Universidades públicas y privadas
De forma casual, el Primer Mandatario introdujo en el debate un tema que, sin duda, algún momento habrá que abordar con la debida profundidad: cómo aprovechar mejor la existencia de universidades públicas y privadas en el país.
Dada nuestra peculiar historia, el surgimiento de las universidades privadas ha respondido, por un lado, a que amplios sectores de la ciudadanía busca opciones de educación distinta al que presenta el sistema universitario público que desde hace mucho atraviesa una crisis profunda que no puede ser enfrentada en forma debida por la consolidación de grupos de poder que cuentan con sólidas estructuras burocráticas que les permiten resistir cualquier intento de reforma. Por otro, a la objetiva incapacidad del sistema público de absorber a los cada vez más bachilleres que cada año buscan ingresar a la universidad.
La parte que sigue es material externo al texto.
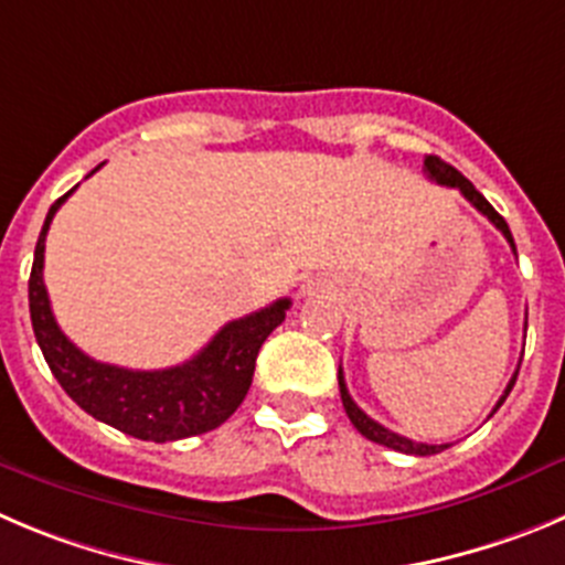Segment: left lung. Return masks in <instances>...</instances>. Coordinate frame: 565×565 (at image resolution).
Wrapping results in <instances>:
<instances>
[{"mask_svg":"<svg viewBox=\"0 0 565 565\" xmlns=\"http://www.w3.org/2000/svg\"><path fill=\"white\" fill-rule=\"evenodd\" d=\"M424 172H426V175L431 178V181L440 183V186L460 189L462 198H466L468 203H471L473 209L479 211V214H484V217H488L490 223H493V225H497L499 231H502L504 239L510 242V247H513V253H515L513 234H510V228H508V223H504V217H502V214H499L497 209H493V205L488 203V200L482 198V194L477 192V186H473V183L468 181V178L462 175V172H457L455 167H449V163L440 161V158H437V156H426V161H424ZM515 376H519V367H515L513 379H510L508 387H504L502 398H499V402H497V407H493V413H497V409L502 407L504 398H508V395H510V390H513V384H515ZM337 379H340L342 407H345L348 418H351V424L356 426V431H360V435H365L367 440L379 443V446H387V449H393V451H404V455H415V457H429V455H437V451L449 449V446H451V443H440V446H431V443H415V440H409V437L395 435V431L384 429L382 424H376V420H373L371 415H365V413H362L360 407H356L354 398H351V393H348V387H345V376H342V367H340V373H337ZM493 413H490V415H493ZM490 415H488V418H490Z\"/></svg>","mask_w":565,"mask_h":565,"instance_id":"1","label":"left lung"}]
</instances>
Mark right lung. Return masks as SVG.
<instances>
[{
	"label": "right lung",
	"mask_w": 565,
	"mask_h": 565,
	"mask_svg": "<svg viewBox=\"0 0 565 565\" xmlns=\"http://www.w3.org/2000/svg\"><path fill=\"white\" fill-rule=\"evenodd\" d=\"M75 189H68L50 205L44 228L35 242L33 273H30V320L52 376L92 418L139 440L167 443L217 429L245 402L256 371L258 348L276 326L284 323L289 298L276 300L247 318L231 320L211 337L200 354L183 365L163 367V371H128L92 360L57 329L44 287L46 231L55 211Z\"/></svg>",
	"instance_id": "1"
}]
</instances>
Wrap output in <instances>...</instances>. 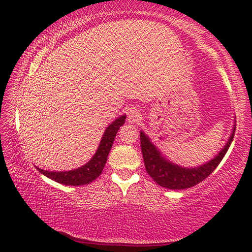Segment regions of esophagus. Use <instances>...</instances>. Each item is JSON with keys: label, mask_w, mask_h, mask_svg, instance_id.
<instances>
[{"label": "esophagus", "mask_w": 252, "mask_h": 252, "mask_svg": "<svg viewBox=\"0 0 252 252\" xmlns=\"http://www.w3.org/2000/svg\"><path fill=\"white\" fill-rule=\"evenodd\" d=\"M128 123L130 124H139L141 120H142V115H141V112L139 110H136L135 108L130 109L129 112H128Z\"/></svg>", "instance_id": "esophagus-1"}]
</instances>
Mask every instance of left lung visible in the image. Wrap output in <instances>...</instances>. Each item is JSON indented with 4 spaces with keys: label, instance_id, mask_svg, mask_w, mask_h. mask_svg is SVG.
<instances>
[{
    "label": "left lung",
    "instance_id": "8db88e82",
    "mask_svg": "<svg viewBox=\"0 0 252 252\" xmlns=\"http://www.w3.org/2000/svg\"><path fill=\"white\" fill-rule=\"evenodd\" d=\"M236 122L234 120L232 133L227 140V142L221 150L215 157L196 167H186L175 164L153 143V141L143 130L140 132L141 149H142L144 166L147 173L154 179V181L161 187L168 189H186L199 184V182L208 178L216 167L218 166L222 158L225 157L227 150L229 149L230 143L234 139Z\"/></svg>",
    "mask_w": 252,
    "mask_h": 252
}]
</instances>
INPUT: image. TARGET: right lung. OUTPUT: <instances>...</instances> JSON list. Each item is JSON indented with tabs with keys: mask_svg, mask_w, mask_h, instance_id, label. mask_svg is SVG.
Listing matches in <instances>:
<instances>
[{
	"mask_svg": "<svg viewBox=\"0 0 252 252\" xmlns=\"http://www.w3.org/2000/svg\"><path fill=\"white\" fill-rule=\"evenodd\" d=\"M126 115L120 116L119 118L110 124L104 130L101 142H99L97 150L94 154L89 161H87L82 166L74 168L71 171H47L43 168L36 167V170L40 172L41 174L46 175L47 178L51 179V180L58 182V184L65 185V186H82L88 185L89 182L94 181L96 178L99 177L102 173L104 165L108 159L109 153L111 150L113 141H115L116 134L118 133L120 127L125 124Z\"/></svg>",
	"mask_w": 252,
	"mask_h": 252,
	"instance_id": "1",
	"label": "right lung"
}]
</instances>
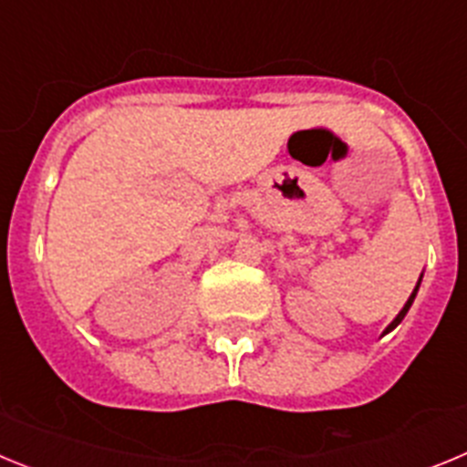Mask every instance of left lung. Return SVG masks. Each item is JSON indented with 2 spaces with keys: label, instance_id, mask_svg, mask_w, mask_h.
Wrapping results in <instances>:
<instances>
[{
  "label": "left lung",
  "instance_id": "8db88e82",
  "mask_svg": "<svg viewBox=\"0 0 467 467\" xmlns=\"http://www.w3.org/2000/svg\"><path fill=\"white\" fill-rule=\"evenodd\" d=\"M419 283H420V280H419ZM416 292H419V285H416V290H414V292H411V296H410V299H407V304H404V308H402V311H400V313H398V317H395L393 323L388 325V327H386V332H390V329H395V327H398V325H400V323H402V317H404V316H407V311H410V306H411V301H414ZM386 332H383V334H386Z\"/></svg>",
  "mask_w": 467,
  "mask_h": 467
}]
</instances>
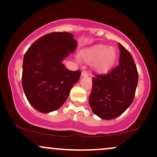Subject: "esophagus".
I'll use <instances>...</instances> for the list:
<instances>
[{
    "label": "esophagus",
    "mask_w": 157,
    "mask_h": 157,
    "mask_svg": "<svg viewBox=\"0 0 157 157\" xmlns=\"http://www.w3.org/2000/svg\"><path fill=\"white\" fill-rule=\"evenodd\" d=\"M88 73L86 72V71H82V73H81V76L82 77H86V76H88Z\"/></svg>",
    "instance_id": "1"
}]
</instances>
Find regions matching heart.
I'll return each mask as SVG.
<instances>
[{"instance_id": "heart-1", "label": "heart", "mask_w": 157, "mask_h": 157, "mask_svg": "<svg viewBox=\"0 0 157 157\" xmlns=\"http://www.w3.org/2000/svg\"><path fill=\"white\" fill-rule=\"evenodd\" d=\"M80 58L84 62L92 63L94 69L97 71L108 70L114 63L117 52L113 47L105 44H97L80 52Z\"/></svg>"}]
</instances>
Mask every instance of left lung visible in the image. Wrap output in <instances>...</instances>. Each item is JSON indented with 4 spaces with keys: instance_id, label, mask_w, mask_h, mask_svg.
<instances>
[{
    "instance_id": "1",
    "label": "left lung",
    "mask_w": 157,
    "mask_h": 157,
    "mask_svg": "<svg viewBox=\"0 0 157 157\" xmlns=\"http://www.w3.org/2000/svg\"><path fill=\"white\" fill-rule=\"evenodd\" d=\"M119 65L106 75L92 78L89 105L94 114L103 120L120 116L131 105L138 83V71L131 53L118 44Z\"/></svg>"
}]
</instances>
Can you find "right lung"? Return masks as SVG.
I'll return each mask as SVG.
<instances>
[{
    "label": "right lung",
    "mask_w": 157,
    "mask_h": 157,
    "mask_svg": "<svg viewBox=\"0 0 157 157\" xmlns=\"http://www.w3.org/2000/svg\"><path fill=\"white\" fill-rule=\"evenodd\" d=\"M73 34L52 32L37 39L23 57L22 86L29 102L42 113L62 106L81 71H70L63 60L77 48Z\"/></svg>",
    "instance_id": "add662e5"
}]
</instances>
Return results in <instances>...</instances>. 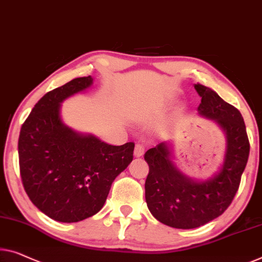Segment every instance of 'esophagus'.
<instances>
[{"label":"esophagus","mask_w":262,"mask_h":262,"mask_svg":"<svg viewBox=\"0 0 262 262\" xmlns=\"http://www.w3.org/2000/svg\"><path fill=\"white\" fill-rule=\"evenodd\" d=\"M144 154V146L142 143H138L135 146V150H134V155L136 158H140V156H142Z\"/></svg>","instance_id":"esophagus-1"}]
</instances>
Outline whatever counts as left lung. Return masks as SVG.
<instances>
[{
  "mask_svg": "<svg viewBox=\"0 0 262 262\" xmlns=\"http://www.w3.org/2000/svg\"><path fill=\"white\" fill-rule=\"evenodd\" d=\"M201 103L199 115L213 120L226 135L220 170L205 181L182 174L171 161V144L161 142L144 154L149 173L144 183L146 202L153 216L169 227L192 229L220 216L239 189L247 165L249 141L244 118L235 107L200 83L195 84Z\"/></svg>",
  "mask_w": 262,
  "mask_h": 262,
  "instance_id": "1",
  "label": "left lung"
}]
</instances>
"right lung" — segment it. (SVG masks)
Listing matches in <instances>:
<instances>
[{
    "label": "right lung",
    "instance_id": "1",
    "mask_svg": "<svg viewBox=\"0 0 262 262\" xmlns=\"http://www.w3.org/2000/svg\"><path fill=\"white\" fill-rule=\"evenodd\" d=\"M92 84V76L77 77L47 93L19 132L26 193L42 213L60 222L82 221L99 212L113 181L133 160V142L112 146L62 122L61 103Z\"/></svg>",
    "mask_w": 262,
    "mask_h": 262
}]
</instances>
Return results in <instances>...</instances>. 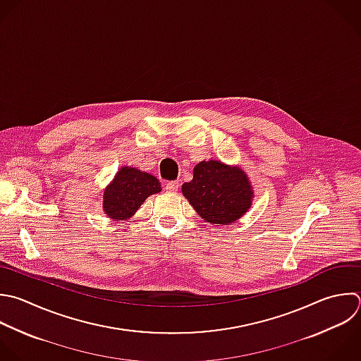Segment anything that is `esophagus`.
<instances>
[{
    "label": "esophagus",
    "mask_w": 361,
    "mask_h": 361,
    "mask_svg": "<svg viewBox=\"0 0 361 361\" xmlns=\"http://www.w3.org/2000/svg\"><path fill=\"white\" fill-rule=\"evenodd\" d=\"M166 192L168 193H176L178 189H179V182L178 180H173V182H168L166 186H165Z\"/></svg>",
    "instance_id": "34e87169"
}]
</instances>
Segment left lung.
<instances>
[{"instance_id": "8db88e82", "label": "left lung", "mask_w": 361, "mask_h": 361, "mask_svg": "<svg viewBox=\"0 0 361 361\" xmlns=\"http://www.w3.org/2000/svg\"><path fill=\"white\" fill-rule=\"evenodd\" d=\"M182 193L207 223L227 226L251 207L254 190L240 166L221 161H202L193 168V179L182 185Z\"/></svg>"}]
</instances>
Sin embargo, y aclarando explícitamente que hay importantes excepciones que confirman la regla, la crisis mencionada y la existencia de nichos de clientes que garantizan cierta sostenibilidad en el tiempo, se convierten en obstáculos para exigir mínimos niveles de calidad en ambos sistemas.
A ello se debe sumar que pese a la retórica reformista, el deterioro de la formación básica y secundaria, tanto en calidad como en percepción de objetivos de estudio, hacen que el interés de padres y madres de familia y estudiantes es culminar las etapas de formación, más allá de cómo se lo hace desde una percepción cualitativa. Es decir, quienes deberían ser los actores más exigentes al sistema educativo, privado o público, se convierten en aliados de las políticas del mínimo esfuerzo.
Mientras tanto, la brecha que nos separa incluso de los países vecinos en términos de educación se va agrandando. Por tanto, el debate no es si debe o no existir uno u otro tipo de universidad, sino cómo ambos deben aportar a mejorar la formación de nuestros recursos humanos.